I was able to move my wheelchair and assume a more comfortable position lying flat on my back. It was actually pretty comfortable, mostly due to the thick carpeting in our bedroom. However, try as I might, I could not get up. My right side is totally useless and I don't have much strength on my left side -- not nearly enough to raise my body high enough to even sit on the footrest of the wheelchair.  

Since it was three o'clock and Ron wouldn't be home till around 5:30 p.m. at the earliest, I decided to wait for him (I really didn't have much choice).

To pass the time I took the word "alpaca" (I have a little felted one on top of the aforementioned bookcase), and thought of all the words I could make that started the letters of the word. Then, because falling tends to bring out my negativity, I listed all the things about my life that I was thankful for. That took quite a while. After that I rolled over and went to sleep.

When I woke up, Ron was home and he lifted me into my chair. What a great guy! I'm sure it was jarring to walk in and see me on the floor. However, it could have been much worse, and the fall made me aware that I needed to make some changes.

First I am going to increase the hours that my home health care people come. Right now they come in the mornings to help me shower and dress. After talking with Ron, we decided that someone should also be here when I go down for a nap. My most at-risk moments are when I am transferring -- either from my wheelchair to the bed or from my wheelchair to the toilet. I am loathe to have someone assist me with the latter transfer but it would help to have someone in the house who could help me in the event of a fall.

I have been fortunate to be able to get long-term care insurance through AFLAC when I was still working.
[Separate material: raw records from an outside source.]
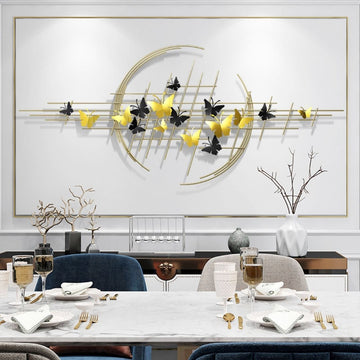 Butterfly Net Circular Metal Wall Art (48 x 24 Inches)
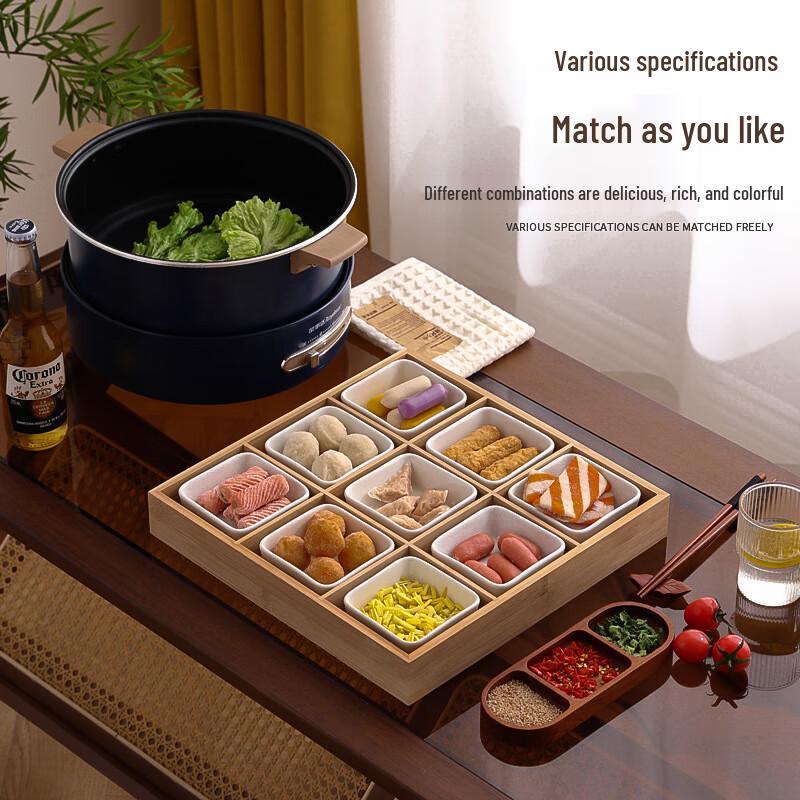 Mingchuxing Bamboo Wood Divided Serving Tray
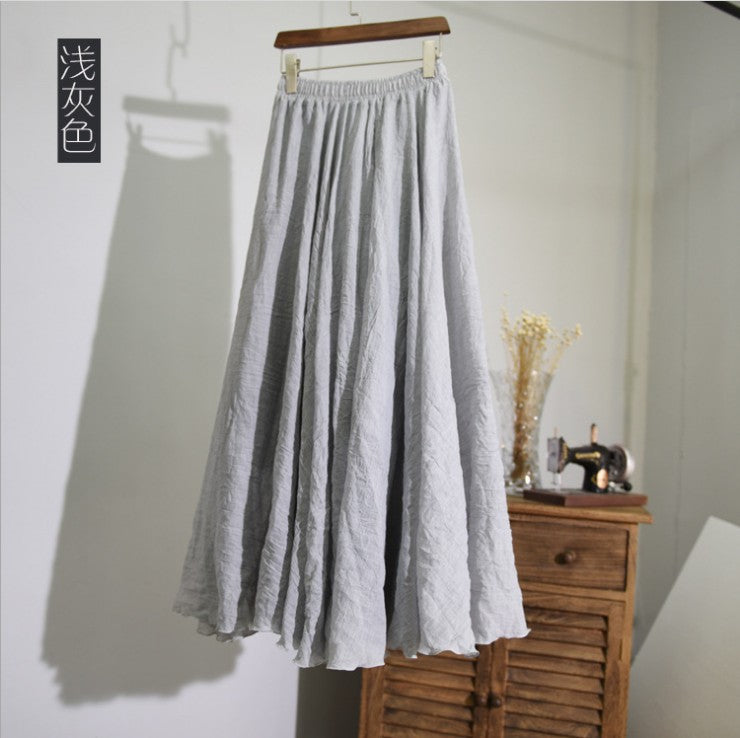 Mori Girl Art Plus Size Cotton And Linen Skirt Elastic Waist Linen A-line Skirt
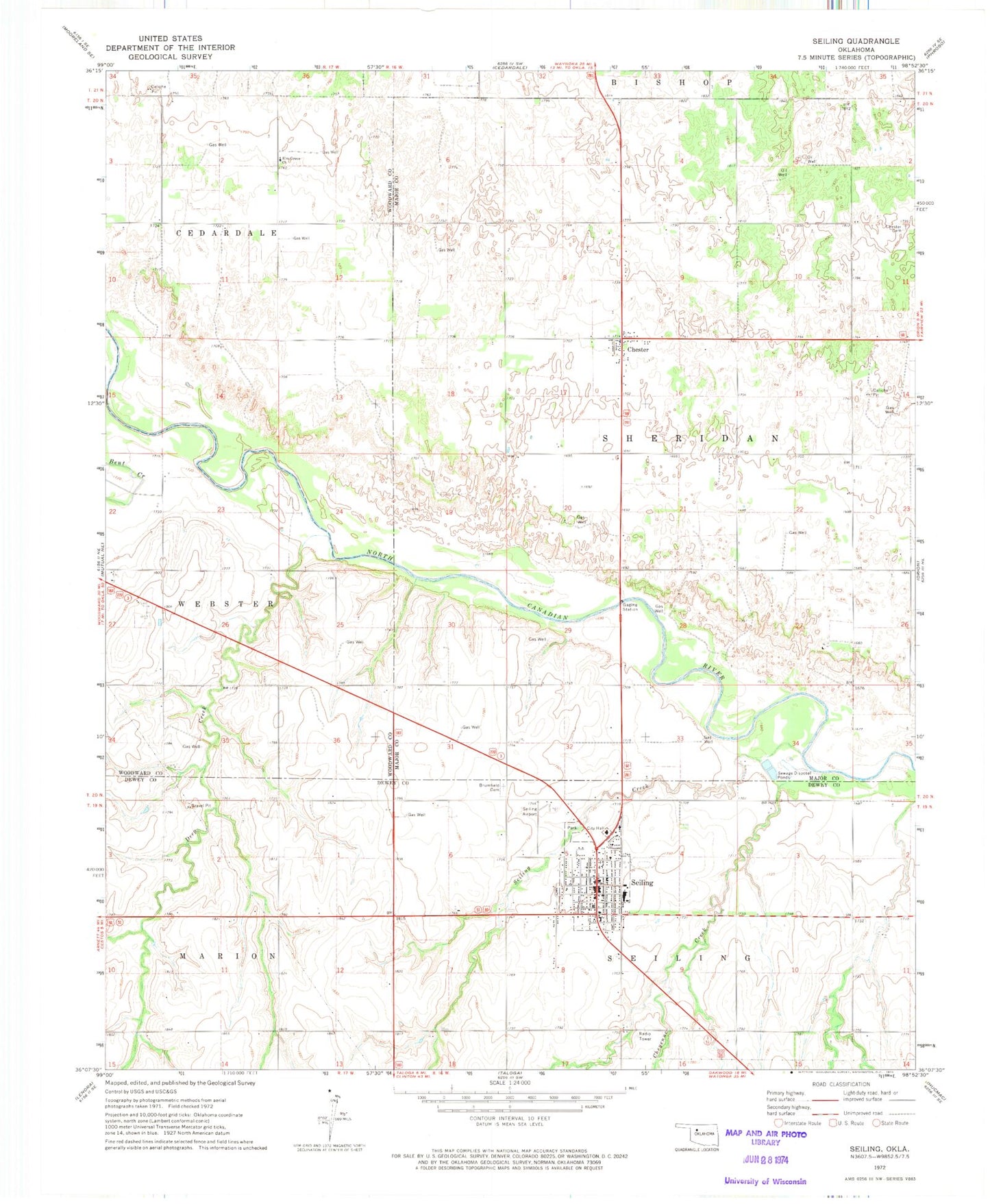 Classic USGS Seiling Oklahoma 7.5'x7.5' Topo Map Image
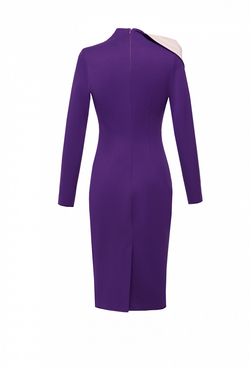 Трикотажное платье-футляр с воротником в виде розы 02-02-21 FW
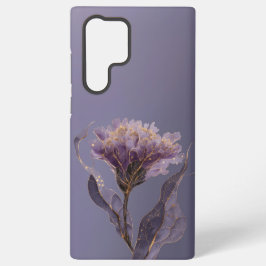 Paarse Pioen Geïnspireerde Bloemige Gouden Accente Samsung Galaxy Hoesje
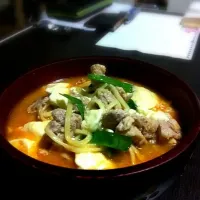 Snapdishの料理写真:韓国風スンドゥブラーメン|kaoriさん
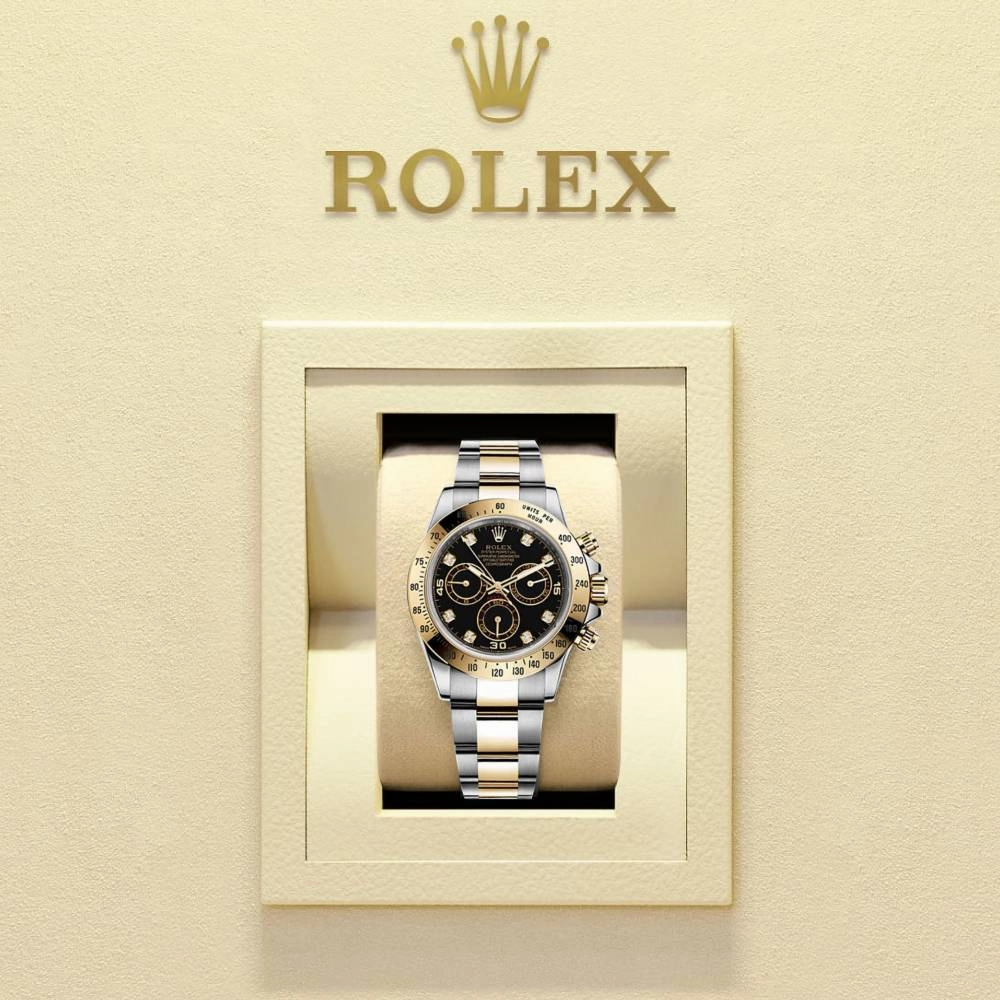 Rolex Cosmograph Daytona 40mm - Ref: 116523BKD - Black Diamond Dial & Gold Bezel, Two Tone Stainless Steel & 18K Yellow Gold Oyster Bracelet Men's Watch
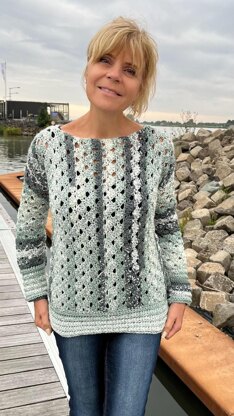 Sage Symphony Sweater (plus matching hat)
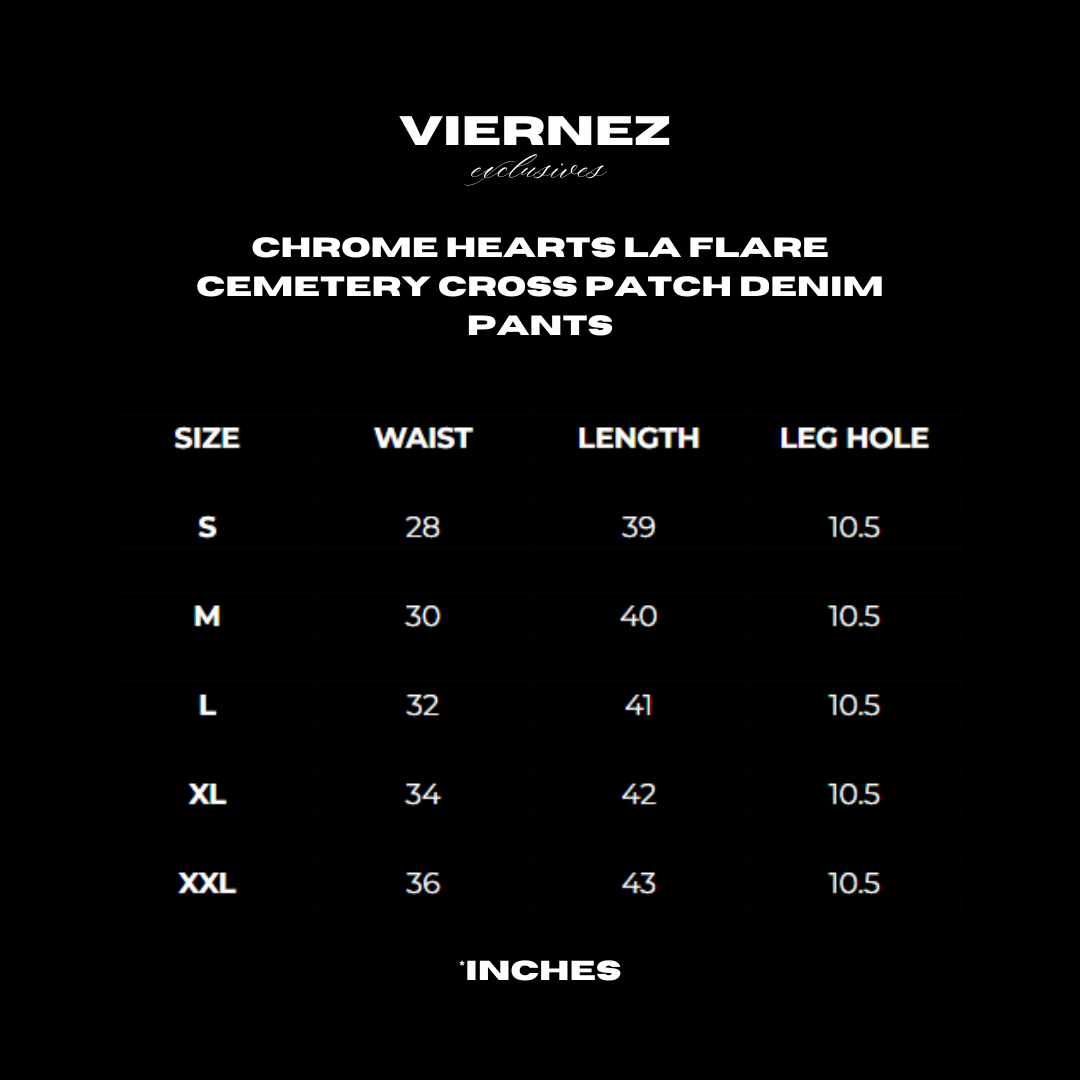 Chrome Hearts La Flare Cemetery Cross Patch Denim Pants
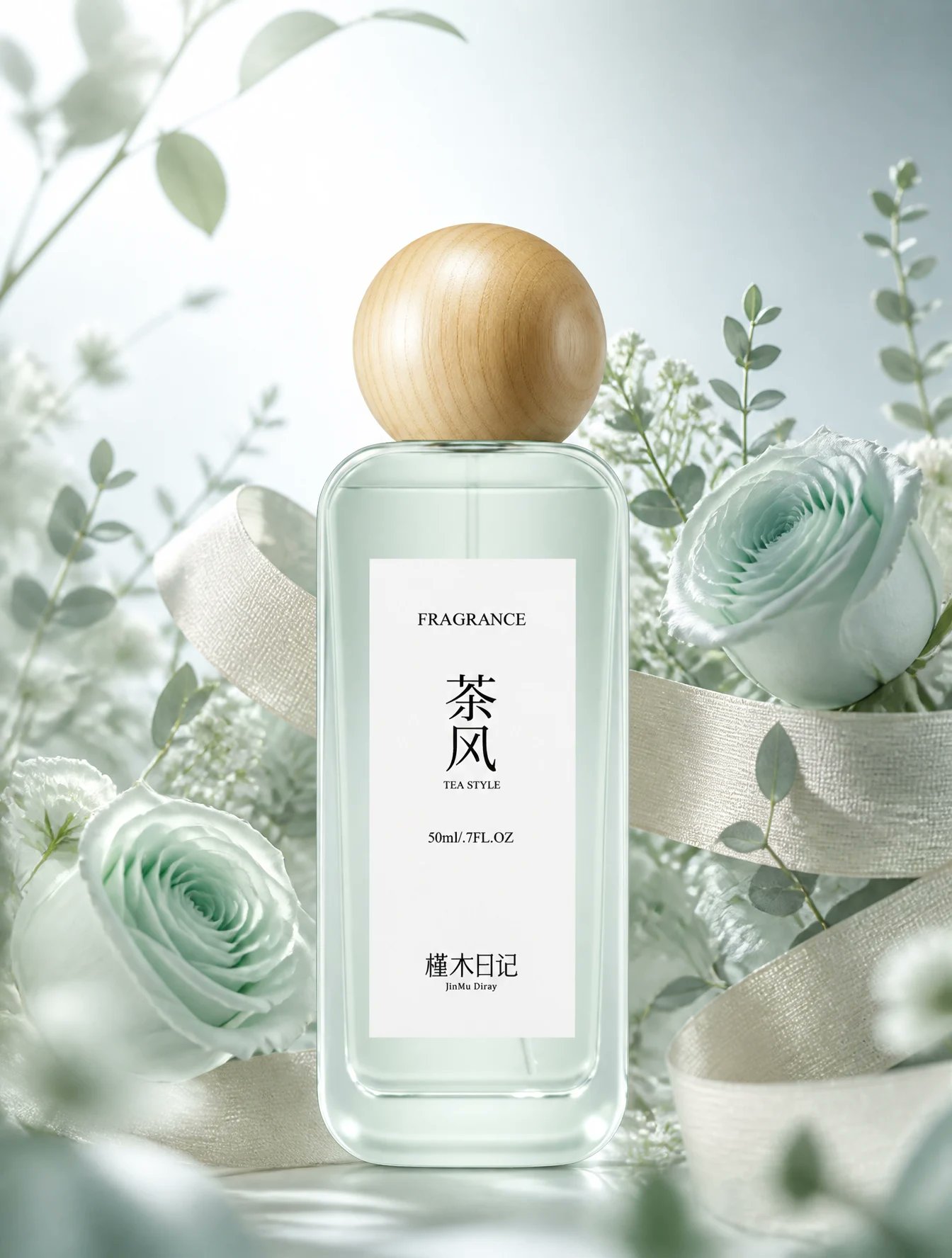 薄荷玫瑰香水电商图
This has helped immeasurably and was one of the things I was thankful for when I was laying on the floor. (Also their commercials are true -- AFLAC is really fast at paying claims!)

I am so thankful for my many friends and relatives that make my life better by visiting me and driving my van to take me places. But my disability continues to progress and they can't do much about that. However life is good and still holds out much promise.

Carson
For instance, look at this baby! My first grandchild, Carson William Ebert. What kind of person will he be? Only time will tell. I guess its that way with all of us -- how will we end up? Only time will tell.